TANJUNG SELOR – Sidang kasus tindak pindana korupsi (tipikor) yang menjerat Mardiansyah, pegawai pada Dinas Pekerjaan Umum dan Perhubungan Kabupaten Tana Tidung (KTT) berakhir sudah. Ia divonis 5 tahun 6 bulan penjara serta denda Rp 200 juta subsider 6 bulan pada sidang putusan Rabu (21/8) di Pengadilan Tipikor Samarinda.
Kepala Seksi (Kasi) Intelijen Kejari Bulungan, Denny Iswanto menjelaskan, pada sidang agenda tuntutan, Mardiansyah dituntut 8 tahun penjara dan denda Rp 250 juta Rabu (17/7) lalu. Dan berdasarkan hasil sidang putusan Mardiansyah terbukti secara sah melakukan tipikor atas ganti rugi tertabraknya Dermaga Sesayap pada tahun 2015 silam.

● ● ● ●

## ARAHAN SINGKAT
Dalam berita di atas, berapa lama hukuman penjara yang dijatuhkan kepada Mardiansyah pada sidang putusan? Jawaban hanya boleh bersumber dari berita di atas.

## MATERI HASIL EKSTRAKSI
● ● ● ●

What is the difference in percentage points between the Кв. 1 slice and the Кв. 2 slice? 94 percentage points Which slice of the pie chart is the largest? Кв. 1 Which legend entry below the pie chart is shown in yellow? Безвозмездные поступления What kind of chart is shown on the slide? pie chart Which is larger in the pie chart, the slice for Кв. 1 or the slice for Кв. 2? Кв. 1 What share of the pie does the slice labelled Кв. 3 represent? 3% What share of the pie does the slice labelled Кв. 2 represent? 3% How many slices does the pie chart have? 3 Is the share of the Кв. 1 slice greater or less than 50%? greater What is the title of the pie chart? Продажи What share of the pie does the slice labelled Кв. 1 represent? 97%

● ● ● ●

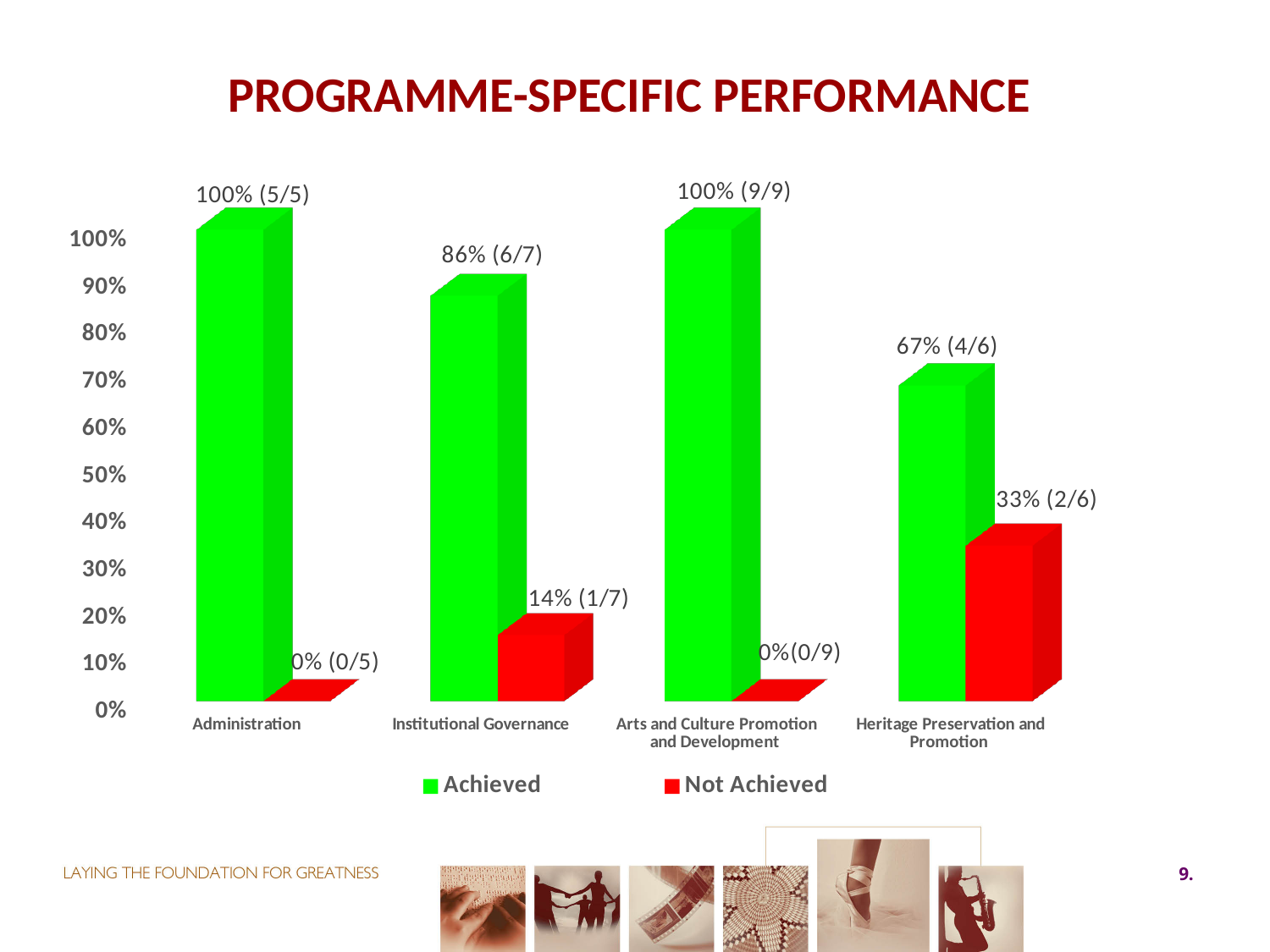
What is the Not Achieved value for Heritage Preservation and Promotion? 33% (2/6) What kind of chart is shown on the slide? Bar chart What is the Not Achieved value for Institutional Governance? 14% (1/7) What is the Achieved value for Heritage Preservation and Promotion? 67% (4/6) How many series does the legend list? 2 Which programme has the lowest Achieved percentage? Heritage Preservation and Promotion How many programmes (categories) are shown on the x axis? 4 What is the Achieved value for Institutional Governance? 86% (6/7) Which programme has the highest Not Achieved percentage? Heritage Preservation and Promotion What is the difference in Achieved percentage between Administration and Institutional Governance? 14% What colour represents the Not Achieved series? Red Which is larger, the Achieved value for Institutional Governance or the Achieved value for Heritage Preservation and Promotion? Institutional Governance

● ● ● ●

## HASIL LATIHAN
5 tahun 6 bulan penjara.